Addiction, mental health problems, and trauma are associated with the presence of severe self-judgment. This judgment gets in the way of our ability to access the healing force, as we struggle to feel we deserve our own self-healing powers.
Disorders are manifestations of the shame that is created through exposure to traumatizing events and/or abuse. All outer level imbalances represent an attempt to cope with unresolved feelings relating to self-worth and our rights to exist without violation, infringement or exploitation. Disorders also reflect wounds relating to our right to receive the nourishment, support, and protection from harm that we need at deep levels of our being.
It is the background condition of self-hatred, shame, and lack of certainty as to whether we deserve love, kindness and support that drives self-avoidance. People with addiction and other mental health problems rely on strategies of delay and avoidance to escape the onslaughts of negative feelings and sensations which seem to await them on every corner.
Through learning mindfulness and self-compassion, this pattern of being enslaved to avoiding, defending and deflecting against one’s own emotional world can be healed. In a context of enough self-acceptance, self-forgiveness, and kind witness of the truth of what’s really going on in the psyche, anything can be faced.
If whatever the truth is, we know it will be witnessed kindly, we don’t have to be so afraid to admit the truth to ourselves and to others. Since as they say in AA “secrets keep us sick”, the ability to know and speak the truth is the key that unlocks the doors of healing.
Self-compassion has been demonstrated to aid in reduction of cravings, help manage stressors in early recovery, and aid people to receive the support available in recovery communities and positive friendships.
Mindfulness and Self-compassion Therapy Options
Mindfulness and self-compassion therapy helps for every aspect of trauma work, mental-emotional healing, and recovery, through combining truthful self-witness (versus denial and rationalization driven by shame) with loving support.
Mindfulness and Self-compassion therapy teaches us to have a loving relationship with ourselves, so that instead of being tormented every day by inner voices of cruelty, we live life from a place of self-connection and self-support.
From such a condition of inner loving witness, we are more available and resourced to spread kindness and happiness around the world, give meaningful support to our loved ones. We make choices from a place of feeling ok inside, versus reacting against predictions of future pain.
Mindfulness and self-compassion therapy is offered and emphasized at Villa Kali Ma, throughout our holistic programs for women on a healing path. Some of our practitioners are trained in its use and can directly coach the practices.
Further, the general mindset of mindfulness and self-compassion therapy underlies all of our approaches, as we understand the importance of uniting radical compassion with the ability to self-witness.
Our yoga curriculum, nutritional therapies, creative therapies, community activities, breathwork, and spiritual healing offerings, as well as all of our clinical groups and individual therapy and treatment modalities, are integrated with mindfulness and self-compassion as key philosophical underpinnings of our community.
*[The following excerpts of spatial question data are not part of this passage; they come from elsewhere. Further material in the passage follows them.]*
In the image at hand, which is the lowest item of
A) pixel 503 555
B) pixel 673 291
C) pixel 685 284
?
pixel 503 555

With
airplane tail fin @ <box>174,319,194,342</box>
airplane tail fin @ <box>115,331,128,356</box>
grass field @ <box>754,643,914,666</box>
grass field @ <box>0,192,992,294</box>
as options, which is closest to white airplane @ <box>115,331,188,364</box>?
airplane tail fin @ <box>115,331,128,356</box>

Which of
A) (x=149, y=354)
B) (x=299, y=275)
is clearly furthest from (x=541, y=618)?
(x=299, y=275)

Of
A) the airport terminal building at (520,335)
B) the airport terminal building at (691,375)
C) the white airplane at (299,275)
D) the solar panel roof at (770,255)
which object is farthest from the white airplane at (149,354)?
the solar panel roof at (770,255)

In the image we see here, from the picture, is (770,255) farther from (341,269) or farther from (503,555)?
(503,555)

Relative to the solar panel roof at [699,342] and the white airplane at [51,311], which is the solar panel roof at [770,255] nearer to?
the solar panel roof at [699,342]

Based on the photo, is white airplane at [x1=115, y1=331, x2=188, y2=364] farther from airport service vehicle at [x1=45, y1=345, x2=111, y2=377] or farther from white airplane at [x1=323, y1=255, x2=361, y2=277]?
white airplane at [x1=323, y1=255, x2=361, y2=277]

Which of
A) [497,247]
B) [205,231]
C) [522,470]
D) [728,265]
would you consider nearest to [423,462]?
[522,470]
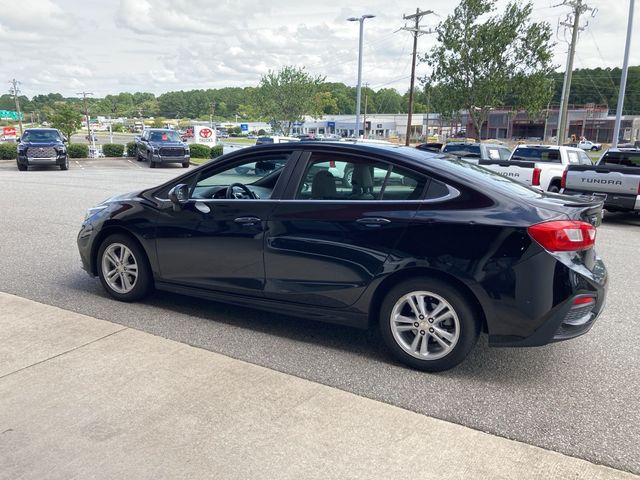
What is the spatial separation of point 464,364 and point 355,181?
161 cm

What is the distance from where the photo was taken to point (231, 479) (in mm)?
2658

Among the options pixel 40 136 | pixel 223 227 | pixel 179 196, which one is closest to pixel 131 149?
pixel 40 136

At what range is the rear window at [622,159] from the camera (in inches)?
475

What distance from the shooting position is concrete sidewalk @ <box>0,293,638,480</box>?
2740mm

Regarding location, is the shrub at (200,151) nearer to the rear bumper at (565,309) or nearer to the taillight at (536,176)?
the taillight at (536,176)

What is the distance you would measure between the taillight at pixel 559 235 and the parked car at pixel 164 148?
25.8m

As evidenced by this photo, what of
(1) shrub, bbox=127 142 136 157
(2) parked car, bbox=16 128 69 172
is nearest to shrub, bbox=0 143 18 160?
(1) shrub, bbox=127 142 136 157

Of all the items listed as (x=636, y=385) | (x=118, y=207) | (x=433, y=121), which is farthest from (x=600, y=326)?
(x=433, y=121)

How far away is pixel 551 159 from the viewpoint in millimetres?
15148

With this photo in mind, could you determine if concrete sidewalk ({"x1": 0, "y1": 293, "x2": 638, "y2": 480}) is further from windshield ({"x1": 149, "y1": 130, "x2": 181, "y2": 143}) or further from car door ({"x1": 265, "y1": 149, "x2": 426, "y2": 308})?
windshield ({"x1": 149, "y1": 130, "x2": 181, "y2": 143})

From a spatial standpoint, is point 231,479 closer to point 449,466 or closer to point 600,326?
point 449,466

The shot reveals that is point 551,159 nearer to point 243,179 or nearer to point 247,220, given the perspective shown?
point 243,179

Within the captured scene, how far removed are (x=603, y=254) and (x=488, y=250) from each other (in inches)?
217

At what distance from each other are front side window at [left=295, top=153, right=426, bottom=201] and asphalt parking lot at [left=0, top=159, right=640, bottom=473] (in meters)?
1.22
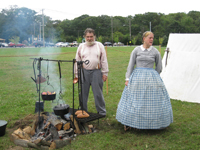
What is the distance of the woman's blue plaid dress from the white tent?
8.28ft

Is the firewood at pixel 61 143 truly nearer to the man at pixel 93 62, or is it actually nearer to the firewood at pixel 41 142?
the firewood at pixel 41 142

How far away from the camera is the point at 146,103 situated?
3729 mm

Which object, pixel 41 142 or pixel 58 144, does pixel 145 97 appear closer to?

We encourage you to investigate for yourself whether our holistic programs may be right for you and what you’re looking for at this stage of your healing path.
For those looking to start at home, you can also begin by looking into the work of the method’s co-founder, Kristin Neff. She offers several free tools, including guided meditations and exercises you can try independently. Her website provides resources for finding other groups and practitioners online or in your local community, who have trained in her methodology.
All in all, we encourage you to find the wellspring of compassionate witness inside you, as it is greatly aids any healing endeavors.